Task item A: From the passage on Curt Flood's funeral, list everyone it describes as delivering a tribute, going to the pulpit, or reading a statement at the service.
Task item B: Continue the passage remembering Curt Flood from its final sentence.

Document passage:
..............................

A while back I gathered some remembrances of Vada Pinson following his death in October of 1995. His longtime friend, Curt Flood, died not quite a year and a half later, on January 20, 1997. Flood, of course, had a deeper impact on pro baseball, but along with that, he had a more turbulent life than Pinson. The L.A. Times’ obituary noted that Flood, who “made a lasting impact on major league baseball by opening the door to free agency with his unsuccessful challenge of the reserve system, died of throat cancer at the UCLA Medical Center on Monday. Friends said Flood had been ill for more than a year and had contracted pneumonia Friday. He was 59.” Here’s a bit of the L.A. Times coverage of his funeral:

More than 250 people crowded into First AME Church in South Central Los Angeles on Monday to hear Flood – who died of cancer at age 59 on Jan. 20 – remembered as an underappreciated American hero.

The mourners came from the worlds of politics and arts as well as sports. Political opposites, the Rev. Jesse Jackson and George Will, delivered tributes. Brock Peters, the actor, sat next to Lou Brock, the Hall of Famer. Don Fehr, the head of the major-league players’ union, was followed to the pulpit by Bill White, who used to be president of the National League.

Rep. John Conyers (D-Mich.) read a statement from President Clinton, lauding Flood as a man “whose achievements on the field were matched only by the strength of his character.”

“Because he came this way,” Jackson said in a stirring eulogy, “baseball is better, America is better and generations unborn are better.”

Mike Eisenbath of the St. Louis Post-Dispatch recalled the man and his character:

Bing Devine, the man who brought Curt Flood to the Cardinals, pointed out the obvious coincidence Monday. It is indeed interesting that Flood had died on Martin Luther King Day. . . .

..............................

Data shown:

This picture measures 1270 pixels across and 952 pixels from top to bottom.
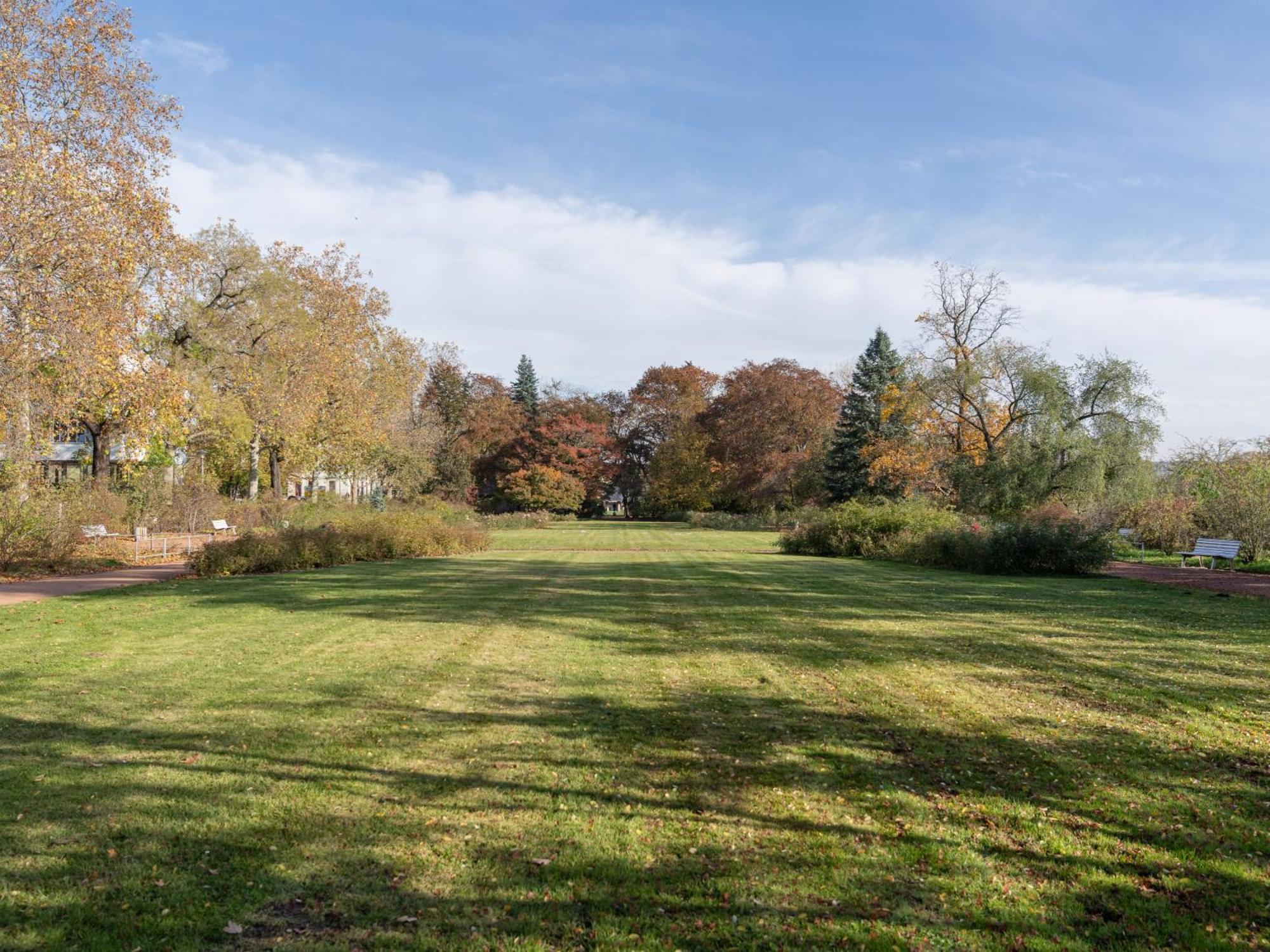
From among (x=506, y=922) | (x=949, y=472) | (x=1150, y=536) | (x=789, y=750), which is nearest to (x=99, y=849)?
(x=506, y=922)

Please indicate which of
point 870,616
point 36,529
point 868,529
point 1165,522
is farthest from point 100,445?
point 1165,522

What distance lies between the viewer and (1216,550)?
58.1ft

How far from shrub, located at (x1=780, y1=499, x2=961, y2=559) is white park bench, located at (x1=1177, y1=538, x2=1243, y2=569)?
5446 millimetres

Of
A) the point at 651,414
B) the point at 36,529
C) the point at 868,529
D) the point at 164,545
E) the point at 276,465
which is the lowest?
the point at 164,545

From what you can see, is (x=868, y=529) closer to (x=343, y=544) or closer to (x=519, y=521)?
(x=343, y=544)

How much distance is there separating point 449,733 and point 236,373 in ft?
89.7

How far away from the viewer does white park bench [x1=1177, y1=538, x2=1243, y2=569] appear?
17.5 metres

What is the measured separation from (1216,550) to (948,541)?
5953 millimetres

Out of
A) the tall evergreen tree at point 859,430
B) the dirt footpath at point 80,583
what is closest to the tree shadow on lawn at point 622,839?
the dirt footpath at point 80,583

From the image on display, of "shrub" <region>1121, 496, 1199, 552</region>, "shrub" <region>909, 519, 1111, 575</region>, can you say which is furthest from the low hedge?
"shrub" <region>1121, 496, 1199, 552</region>

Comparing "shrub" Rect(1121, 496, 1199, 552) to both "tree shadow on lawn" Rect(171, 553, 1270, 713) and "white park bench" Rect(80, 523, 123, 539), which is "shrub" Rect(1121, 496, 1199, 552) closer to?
"tree shadow on lawn" Rect(171, 553, 1270, 713)

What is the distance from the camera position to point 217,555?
47.8ft

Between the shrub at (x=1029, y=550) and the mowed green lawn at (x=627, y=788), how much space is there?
8.84 m

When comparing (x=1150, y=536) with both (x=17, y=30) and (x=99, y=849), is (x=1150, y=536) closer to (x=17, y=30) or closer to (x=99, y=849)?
(x=99, y=849)
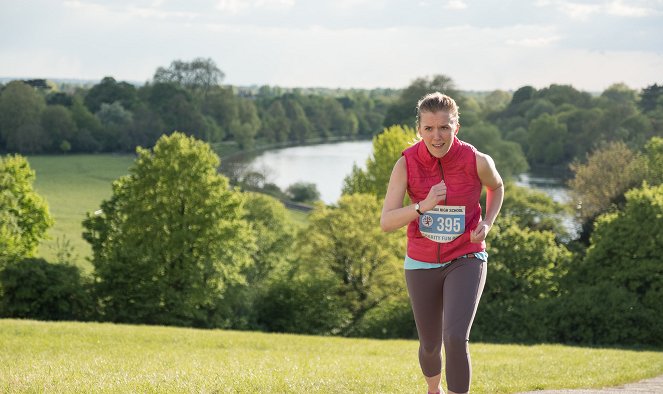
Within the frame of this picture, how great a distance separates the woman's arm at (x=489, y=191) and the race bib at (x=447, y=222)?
0.13m

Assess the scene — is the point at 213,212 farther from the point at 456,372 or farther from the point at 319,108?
the point at 319,108

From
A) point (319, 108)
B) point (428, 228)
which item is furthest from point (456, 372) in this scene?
point (319, 108)

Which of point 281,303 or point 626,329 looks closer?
point 626,329

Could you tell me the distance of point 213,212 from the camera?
Result: 33.7m

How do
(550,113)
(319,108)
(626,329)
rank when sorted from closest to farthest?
(626,329) < (550,113) < (319,108)

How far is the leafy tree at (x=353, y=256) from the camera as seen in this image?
35438 millimetres

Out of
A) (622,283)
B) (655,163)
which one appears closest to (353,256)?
(622,283)

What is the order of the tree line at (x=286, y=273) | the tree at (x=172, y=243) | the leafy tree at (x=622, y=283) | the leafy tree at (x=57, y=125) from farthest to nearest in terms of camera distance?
the leafy tree at (x=57, y=125)
the tree at (x=172, y=243)
the tree line at (x=286, y=273)
the leafy tree at (x=622, y=283)

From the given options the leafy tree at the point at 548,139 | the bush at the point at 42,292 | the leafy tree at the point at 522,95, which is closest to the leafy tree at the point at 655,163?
the leafy tree at the point at 548,139

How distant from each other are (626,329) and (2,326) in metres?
20.2

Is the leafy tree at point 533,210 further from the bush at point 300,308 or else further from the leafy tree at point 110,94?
the leafy tree at point 110,94

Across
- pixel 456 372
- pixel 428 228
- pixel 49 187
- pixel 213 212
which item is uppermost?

..............................

Answer space A:
- Rev. Jesse Jackson
- George Will
- Don Fehr
- Bill White
- Rep. John Conyers

Answer space B:
On Monday night, not so many hours after Flood, 59, had died in California of throat cancer, one of his many fans called him the Abraham Lincoln of players in all pro team sports. He helped pave the way for free agency. Flood is surely one of the most influential figures in American sports history.

He also was an excellent ballplayer during one of the Cardinals’ most successful periods, a proud and strong man who lends a sophistication to a franchise history that includes the Gas House Gang.

He was an artist. A Flood portrait of Martin Luther King hangs in the living room of King’s widow, Coretta.

A quiet man, he rarely displayed resentment. Friends and former teammates recall him as having a delicacy about him, an elegant way of moving about life both on the baseball field and elsewhere. He impressed with his inner toughness, his intelligence, an uncommon motivation. Flood’s gifts reached beyond the sports field. He developed his brush strokes on canvas long before he mastered his big-league batting stroke.

Among the anger he kept to himself involved his first trade. The Cards dealt three players who never would amount to much for him. The Cardinals didn’t necessarily expect great things.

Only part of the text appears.